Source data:
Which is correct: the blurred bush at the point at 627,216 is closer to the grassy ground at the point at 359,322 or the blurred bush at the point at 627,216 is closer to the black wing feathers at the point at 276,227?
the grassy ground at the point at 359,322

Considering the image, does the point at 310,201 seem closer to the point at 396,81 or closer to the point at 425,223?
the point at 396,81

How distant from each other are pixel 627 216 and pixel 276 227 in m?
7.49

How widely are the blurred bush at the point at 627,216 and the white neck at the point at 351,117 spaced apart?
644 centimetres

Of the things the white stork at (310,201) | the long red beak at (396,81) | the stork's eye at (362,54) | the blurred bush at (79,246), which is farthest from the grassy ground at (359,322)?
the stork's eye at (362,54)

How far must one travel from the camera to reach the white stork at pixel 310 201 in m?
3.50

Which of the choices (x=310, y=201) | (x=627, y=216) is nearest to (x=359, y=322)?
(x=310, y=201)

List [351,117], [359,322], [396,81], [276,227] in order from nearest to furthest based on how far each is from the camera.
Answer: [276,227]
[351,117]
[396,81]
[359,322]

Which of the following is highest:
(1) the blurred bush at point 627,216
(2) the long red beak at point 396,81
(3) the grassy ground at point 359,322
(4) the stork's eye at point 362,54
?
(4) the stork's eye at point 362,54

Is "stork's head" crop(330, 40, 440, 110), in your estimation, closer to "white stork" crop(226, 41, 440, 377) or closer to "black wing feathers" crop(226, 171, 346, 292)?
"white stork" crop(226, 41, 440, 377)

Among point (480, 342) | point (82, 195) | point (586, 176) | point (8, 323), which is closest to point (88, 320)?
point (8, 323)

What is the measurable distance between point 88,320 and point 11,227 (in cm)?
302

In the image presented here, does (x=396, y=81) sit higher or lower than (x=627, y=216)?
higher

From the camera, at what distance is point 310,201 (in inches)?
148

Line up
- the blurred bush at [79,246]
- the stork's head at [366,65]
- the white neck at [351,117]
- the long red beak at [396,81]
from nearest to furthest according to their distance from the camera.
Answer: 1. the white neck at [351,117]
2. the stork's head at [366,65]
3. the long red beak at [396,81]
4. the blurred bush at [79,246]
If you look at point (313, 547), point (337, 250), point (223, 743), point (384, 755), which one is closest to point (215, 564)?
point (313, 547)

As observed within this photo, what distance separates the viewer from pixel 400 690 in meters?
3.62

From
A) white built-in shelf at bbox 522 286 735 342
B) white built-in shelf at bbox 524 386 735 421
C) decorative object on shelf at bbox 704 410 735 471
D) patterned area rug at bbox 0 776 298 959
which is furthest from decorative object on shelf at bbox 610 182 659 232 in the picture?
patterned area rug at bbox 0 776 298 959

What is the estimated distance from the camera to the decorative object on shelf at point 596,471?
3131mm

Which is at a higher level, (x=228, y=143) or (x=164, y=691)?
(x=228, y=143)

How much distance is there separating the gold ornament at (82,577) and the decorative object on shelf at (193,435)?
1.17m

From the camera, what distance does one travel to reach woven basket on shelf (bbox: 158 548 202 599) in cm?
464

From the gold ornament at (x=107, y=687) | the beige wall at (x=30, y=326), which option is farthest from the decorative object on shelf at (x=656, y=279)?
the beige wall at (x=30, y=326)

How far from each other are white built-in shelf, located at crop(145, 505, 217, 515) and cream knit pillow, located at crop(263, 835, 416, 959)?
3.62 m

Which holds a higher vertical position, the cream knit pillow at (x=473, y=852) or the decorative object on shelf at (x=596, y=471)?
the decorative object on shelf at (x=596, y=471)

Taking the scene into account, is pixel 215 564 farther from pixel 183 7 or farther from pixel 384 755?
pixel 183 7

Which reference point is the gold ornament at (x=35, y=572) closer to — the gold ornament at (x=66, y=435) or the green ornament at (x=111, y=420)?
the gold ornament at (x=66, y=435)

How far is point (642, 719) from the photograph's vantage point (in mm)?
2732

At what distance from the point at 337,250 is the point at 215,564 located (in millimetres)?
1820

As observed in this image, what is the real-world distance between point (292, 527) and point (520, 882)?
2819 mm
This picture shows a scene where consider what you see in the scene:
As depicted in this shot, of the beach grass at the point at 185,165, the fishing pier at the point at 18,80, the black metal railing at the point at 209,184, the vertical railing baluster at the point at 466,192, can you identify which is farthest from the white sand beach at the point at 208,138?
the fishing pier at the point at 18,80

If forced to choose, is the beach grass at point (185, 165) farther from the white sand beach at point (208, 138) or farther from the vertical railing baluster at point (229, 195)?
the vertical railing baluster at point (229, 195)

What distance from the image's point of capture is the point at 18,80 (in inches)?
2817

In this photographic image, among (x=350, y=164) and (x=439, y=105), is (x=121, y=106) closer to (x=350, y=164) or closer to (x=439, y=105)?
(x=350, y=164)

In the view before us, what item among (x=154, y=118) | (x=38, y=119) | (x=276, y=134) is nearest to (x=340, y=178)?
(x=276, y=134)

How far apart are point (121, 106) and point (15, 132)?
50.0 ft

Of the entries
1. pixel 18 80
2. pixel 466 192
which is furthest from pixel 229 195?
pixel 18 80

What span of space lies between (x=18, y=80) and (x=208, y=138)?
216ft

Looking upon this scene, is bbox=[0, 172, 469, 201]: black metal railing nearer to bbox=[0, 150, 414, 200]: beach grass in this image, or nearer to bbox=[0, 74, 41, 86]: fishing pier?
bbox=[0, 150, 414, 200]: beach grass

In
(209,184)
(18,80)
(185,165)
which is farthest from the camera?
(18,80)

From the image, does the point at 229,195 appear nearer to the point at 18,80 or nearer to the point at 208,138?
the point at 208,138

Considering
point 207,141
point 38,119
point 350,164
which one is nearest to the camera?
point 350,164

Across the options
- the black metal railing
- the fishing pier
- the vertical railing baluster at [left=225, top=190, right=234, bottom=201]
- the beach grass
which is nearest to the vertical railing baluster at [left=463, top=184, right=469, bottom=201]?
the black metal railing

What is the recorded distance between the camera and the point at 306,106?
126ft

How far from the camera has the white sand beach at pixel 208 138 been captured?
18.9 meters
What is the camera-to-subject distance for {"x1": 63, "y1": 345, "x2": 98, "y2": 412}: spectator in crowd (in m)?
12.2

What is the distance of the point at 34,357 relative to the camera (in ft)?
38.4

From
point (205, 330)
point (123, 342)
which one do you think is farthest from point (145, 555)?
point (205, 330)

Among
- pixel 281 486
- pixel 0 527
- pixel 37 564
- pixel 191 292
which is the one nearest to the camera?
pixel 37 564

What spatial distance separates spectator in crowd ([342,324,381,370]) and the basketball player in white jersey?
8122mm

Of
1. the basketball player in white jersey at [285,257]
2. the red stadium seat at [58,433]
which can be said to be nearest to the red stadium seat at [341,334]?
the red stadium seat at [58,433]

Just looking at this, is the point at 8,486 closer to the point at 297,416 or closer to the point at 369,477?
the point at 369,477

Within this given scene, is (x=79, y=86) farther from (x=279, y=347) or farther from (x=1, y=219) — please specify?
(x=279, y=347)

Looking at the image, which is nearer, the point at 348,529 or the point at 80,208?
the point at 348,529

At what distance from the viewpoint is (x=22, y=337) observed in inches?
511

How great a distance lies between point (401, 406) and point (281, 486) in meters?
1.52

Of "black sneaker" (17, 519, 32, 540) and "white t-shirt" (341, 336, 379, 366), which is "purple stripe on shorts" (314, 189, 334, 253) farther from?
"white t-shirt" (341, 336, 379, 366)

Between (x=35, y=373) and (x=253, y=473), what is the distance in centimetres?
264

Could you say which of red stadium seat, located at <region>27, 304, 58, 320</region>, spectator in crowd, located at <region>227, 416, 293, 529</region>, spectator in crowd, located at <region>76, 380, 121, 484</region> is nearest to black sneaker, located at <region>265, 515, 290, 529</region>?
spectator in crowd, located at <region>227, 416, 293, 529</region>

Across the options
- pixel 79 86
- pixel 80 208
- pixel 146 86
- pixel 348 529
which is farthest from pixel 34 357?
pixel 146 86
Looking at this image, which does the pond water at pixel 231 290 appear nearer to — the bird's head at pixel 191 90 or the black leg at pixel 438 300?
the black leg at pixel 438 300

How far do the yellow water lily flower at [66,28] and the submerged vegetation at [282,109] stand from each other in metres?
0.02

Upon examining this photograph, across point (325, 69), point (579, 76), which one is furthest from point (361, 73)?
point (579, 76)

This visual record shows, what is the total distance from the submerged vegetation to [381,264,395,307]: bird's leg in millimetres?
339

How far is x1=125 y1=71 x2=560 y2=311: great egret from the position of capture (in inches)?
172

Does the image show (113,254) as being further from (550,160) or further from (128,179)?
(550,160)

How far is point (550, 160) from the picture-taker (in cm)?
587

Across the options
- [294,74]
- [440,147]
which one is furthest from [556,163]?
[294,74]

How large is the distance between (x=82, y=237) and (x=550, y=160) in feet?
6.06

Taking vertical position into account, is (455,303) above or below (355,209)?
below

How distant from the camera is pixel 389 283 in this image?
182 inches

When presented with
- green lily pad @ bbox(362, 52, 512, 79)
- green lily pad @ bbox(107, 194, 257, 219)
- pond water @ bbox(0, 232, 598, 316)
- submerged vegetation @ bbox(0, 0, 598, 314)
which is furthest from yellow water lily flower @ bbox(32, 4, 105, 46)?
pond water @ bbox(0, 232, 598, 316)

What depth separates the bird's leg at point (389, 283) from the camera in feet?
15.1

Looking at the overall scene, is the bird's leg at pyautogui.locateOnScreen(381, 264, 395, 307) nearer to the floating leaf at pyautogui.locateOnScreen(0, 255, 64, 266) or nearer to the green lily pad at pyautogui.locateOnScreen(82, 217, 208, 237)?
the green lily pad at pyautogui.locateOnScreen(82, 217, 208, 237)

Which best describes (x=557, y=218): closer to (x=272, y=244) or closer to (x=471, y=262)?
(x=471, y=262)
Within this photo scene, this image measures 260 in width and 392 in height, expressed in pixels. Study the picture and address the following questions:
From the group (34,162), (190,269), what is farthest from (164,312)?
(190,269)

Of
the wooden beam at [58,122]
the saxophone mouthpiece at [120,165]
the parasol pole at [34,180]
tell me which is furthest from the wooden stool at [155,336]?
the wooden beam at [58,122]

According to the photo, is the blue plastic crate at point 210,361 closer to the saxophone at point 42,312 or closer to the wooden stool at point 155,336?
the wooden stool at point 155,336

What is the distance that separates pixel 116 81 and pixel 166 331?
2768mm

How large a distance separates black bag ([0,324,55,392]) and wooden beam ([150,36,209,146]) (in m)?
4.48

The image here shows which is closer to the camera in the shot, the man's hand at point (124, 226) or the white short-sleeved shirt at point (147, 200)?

Written instruction:
Pull out every line in the rows above that contains the string "higher", matching its case exactly.

Complete response:
In the image presented here, does (x=396, y=81) sit higher or lower than (x=627, y=216)?
higher
Which is at a higher level, (x=228, y=143) or (x=164, y=691)?
Which holds a higher vertical position, the cream knit pillow at (x=473, y=852) or the decorative object on shelf at (x=596, y=471)?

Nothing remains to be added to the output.